2. Patients with a follow-up time less than 2 years (e.g. authors note follow-up of 6 months) may not have adequate time for assessment of disease recurrence. Is there a reason the authors made this minimum interval follow-up they could help justify, rather than a longer established follow-up? This would have implications in their survival analyses as well.

Author Response

Dear reviewer, 

Thank you for the valuable comments on our manuscript. Here we provide a point-by-point response to each question posed or comment made

1) Thank you for pointing this out! After reviewing the cT stage we could show that more patients with advanced stage diseases (cT3-4) received contralateral ND (56.2% versus 34.7%, p = 0.15). This may be one of the reasons which guided clinical decision making towards neck management.  

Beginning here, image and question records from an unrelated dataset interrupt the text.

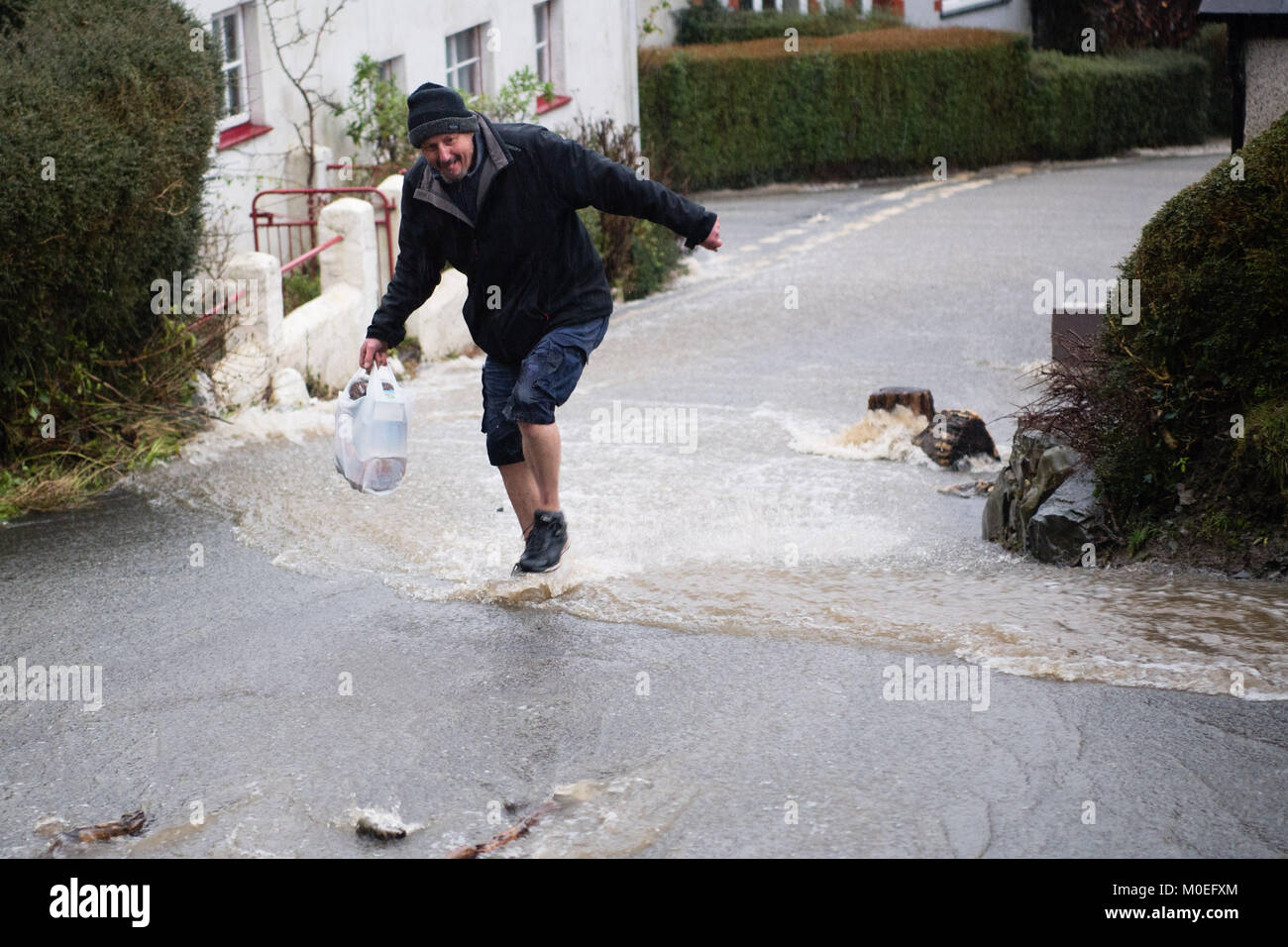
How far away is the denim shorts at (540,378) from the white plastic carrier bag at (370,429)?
1.39 feet

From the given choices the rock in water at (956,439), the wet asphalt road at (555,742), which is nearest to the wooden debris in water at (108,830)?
the wet asphalt road at (555,742)

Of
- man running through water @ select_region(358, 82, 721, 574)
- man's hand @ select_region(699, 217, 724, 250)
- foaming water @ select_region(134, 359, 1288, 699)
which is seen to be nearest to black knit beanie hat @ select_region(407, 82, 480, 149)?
man running through water @ select_region(358, 82, 721, 574)

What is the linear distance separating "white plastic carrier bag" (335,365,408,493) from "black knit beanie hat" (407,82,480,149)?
1.07 meters

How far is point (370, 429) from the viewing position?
6145mm

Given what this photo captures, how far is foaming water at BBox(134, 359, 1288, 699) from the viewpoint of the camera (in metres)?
5.23

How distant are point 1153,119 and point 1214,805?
86.4 feet

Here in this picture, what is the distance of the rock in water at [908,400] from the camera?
900 cm

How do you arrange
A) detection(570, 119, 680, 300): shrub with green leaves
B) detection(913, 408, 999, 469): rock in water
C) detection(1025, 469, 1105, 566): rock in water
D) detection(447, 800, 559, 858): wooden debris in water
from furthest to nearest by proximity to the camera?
detection(570, 119, 680, 300): shrub with green leaves → detection(913, 408, 999, 469): rock in water → detection(1025, 469, 1105, 566): rock in water → detection(447, 800, 559, 858): wooden debris in water

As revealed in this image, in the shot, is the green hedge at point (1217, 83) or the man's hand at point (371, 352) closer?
the man's hand at point (371, 352)

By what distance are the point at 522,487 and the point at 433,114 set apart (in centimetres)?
150

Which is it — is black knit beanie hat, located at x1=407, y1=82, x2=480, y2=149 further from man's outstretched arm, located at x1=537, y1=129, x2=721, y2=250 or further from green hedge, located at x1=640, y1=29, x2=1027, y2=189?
green hedge, located at x1=640, y1=29, x2=1027, y2=189

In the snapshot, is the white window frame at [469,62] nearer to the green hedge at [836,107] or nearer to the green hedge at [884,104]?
the green hedge at [884,104]

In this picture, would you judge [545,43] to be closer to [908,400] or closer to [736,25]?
[908,400]

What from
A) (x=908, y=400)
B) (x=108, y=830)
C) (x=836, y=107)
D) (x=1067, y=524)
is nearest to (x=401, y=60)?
(x=908, y=400)
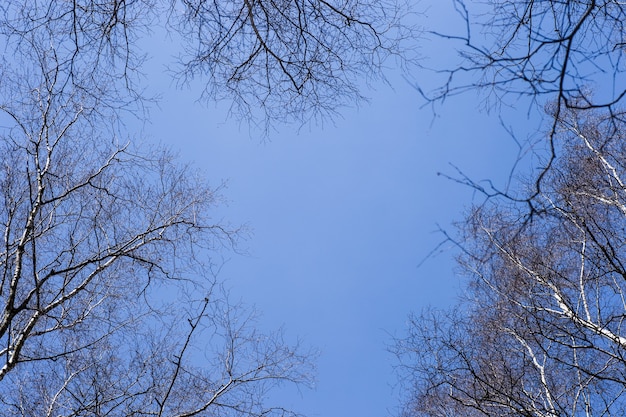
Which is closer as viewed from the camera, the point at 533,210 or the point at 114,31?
the point at 533,210

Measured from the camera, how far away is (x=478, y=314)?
7.44 metres

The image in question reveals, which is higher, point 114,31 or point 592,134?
point 592,134

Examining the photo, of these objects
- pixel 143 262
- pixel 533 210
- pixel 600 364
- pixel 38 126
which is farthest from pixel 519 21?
pixel 600 364

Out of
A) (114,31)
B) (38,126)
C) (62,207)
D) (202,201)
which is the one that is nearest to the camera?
(114,31)

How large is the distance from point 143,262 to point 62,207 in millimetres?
1219

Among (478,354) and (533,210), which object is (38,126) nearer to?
(533,210)

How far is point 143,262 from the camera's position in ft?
17.8

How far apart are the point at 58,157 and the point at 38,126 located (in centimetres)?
50

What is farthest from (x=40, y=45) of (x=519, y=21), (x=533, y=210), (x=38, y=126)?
(x=533, y=210)

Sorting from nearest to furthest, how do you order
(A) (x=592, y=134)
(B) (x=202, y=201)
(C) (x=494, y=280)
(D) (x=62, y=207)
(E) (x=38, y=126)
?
1. (E) (x=38, y=126)
2. (D) (x=62, y=207)
3. (B) (x=202, y=201)
4. (C) (x=494, y=280)
5. (A) (x=592, y=134)

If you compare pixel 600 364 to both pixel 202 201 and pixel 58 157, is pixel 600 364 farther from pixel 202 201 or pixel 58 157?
pixel 58 157

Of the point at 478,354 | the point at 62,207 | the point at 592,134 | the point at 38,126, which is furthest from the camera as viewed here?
the point at 592,134

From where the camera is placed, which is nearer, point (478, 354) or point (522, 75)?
point (522, 75)

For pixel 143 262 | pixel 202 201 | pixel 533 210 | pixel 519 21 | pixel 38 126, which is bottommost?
pixel 533 210
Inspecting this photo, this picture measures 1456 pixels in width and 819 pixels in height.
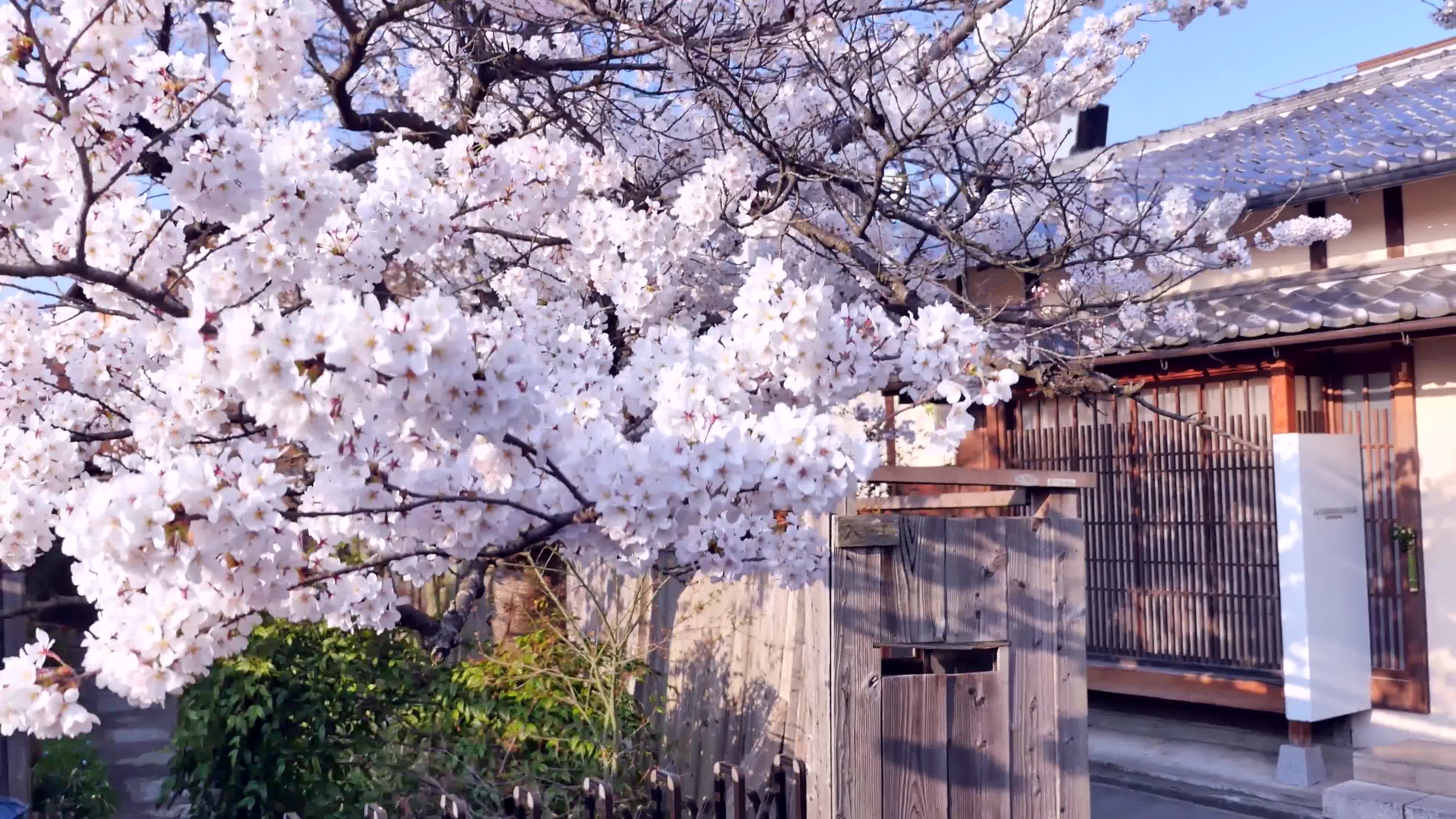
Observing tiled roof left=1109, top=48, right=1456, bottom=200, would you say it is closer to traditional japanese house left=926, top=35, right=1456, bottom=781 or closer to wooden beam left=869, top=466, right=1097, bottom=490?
traditional japanese house left=926, top=35, right=1456, bottom=781

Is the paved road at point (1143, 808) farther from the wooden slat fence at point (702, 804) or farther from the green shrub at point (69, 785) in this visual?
the green shrub at point (69, 785)

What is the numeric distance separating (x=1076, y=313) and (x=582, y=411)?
12.3 ft

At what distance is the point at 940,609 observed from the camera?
4199mm

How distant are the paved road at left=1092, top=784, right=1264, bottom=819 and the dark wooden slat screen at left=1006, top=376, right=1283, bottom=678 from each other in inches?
45.8

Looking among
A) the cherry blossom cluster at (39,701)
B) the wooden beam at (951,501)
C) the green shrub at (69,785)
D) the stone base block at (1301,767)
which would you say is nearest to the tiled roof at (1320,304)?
the stone base block at (1301,767)

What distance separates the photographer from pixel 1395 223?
772 cm

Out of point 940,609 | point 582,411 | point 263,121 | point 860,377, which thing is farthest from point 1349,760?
point 263,121

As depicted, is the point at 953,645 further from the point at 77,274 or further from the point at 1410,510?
the point at 1410,510

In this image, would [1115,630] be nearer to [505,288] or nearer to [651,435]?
[505,288]

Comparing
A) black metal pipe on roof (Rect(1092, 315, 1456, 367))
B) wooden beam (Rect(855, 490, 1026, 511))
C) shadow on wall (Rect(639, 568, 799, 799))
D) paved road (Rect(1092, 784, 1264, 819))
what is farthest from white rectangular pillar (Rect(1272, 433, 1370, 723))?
shadow on wall (Rect(639, 568, 799, 799))

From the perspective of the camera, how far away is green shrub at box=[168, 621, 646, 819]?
4.94 metres

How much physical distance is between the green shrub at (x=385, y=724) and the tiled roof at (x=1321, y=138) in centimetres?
490

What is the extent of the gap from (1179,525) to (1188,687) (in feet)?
3.64

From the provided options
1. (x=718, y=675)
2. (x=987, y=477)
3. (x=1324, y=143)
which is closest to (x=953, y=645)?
(x=987, y=477)
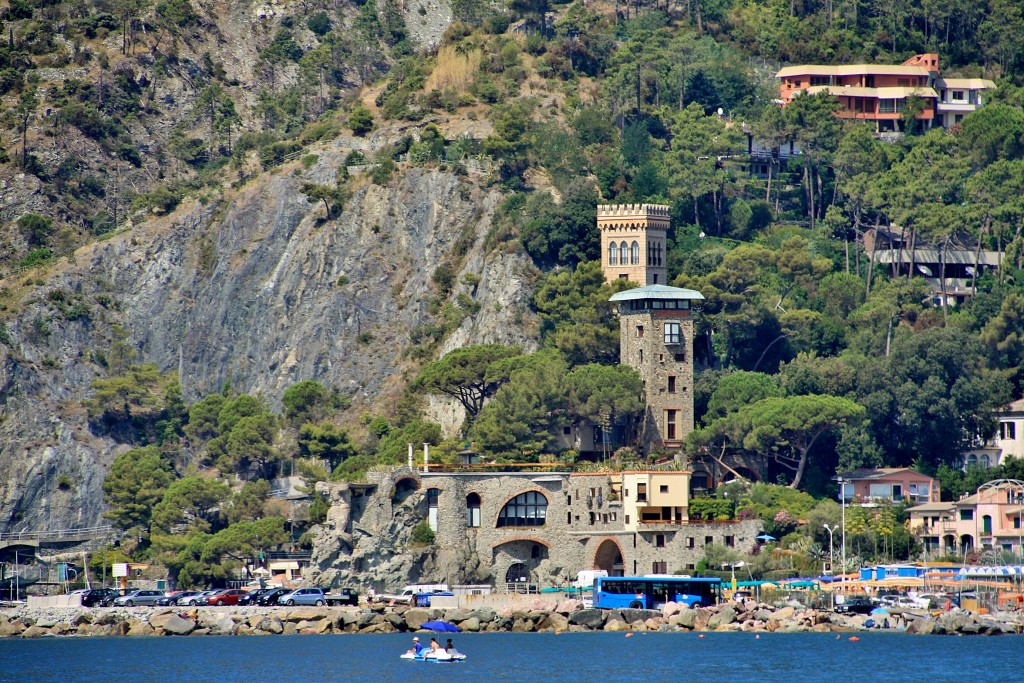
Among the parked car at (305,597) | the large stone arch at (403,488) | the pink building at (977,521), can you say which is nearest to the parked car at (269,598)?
the parked car at (305,597)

2) Thank you for this comment. Further restriction of the minimal follow-up time would result in such a lower sample size, especially in group I, that statistical analysis would not make sense anymore. Therefore, we made the decision for 6 months in order to balance out sample size and follow-up time. We agree that a minimum of 18-24 months would be ideal. However, this would exclude 19 patients in this study (7/16 in group I).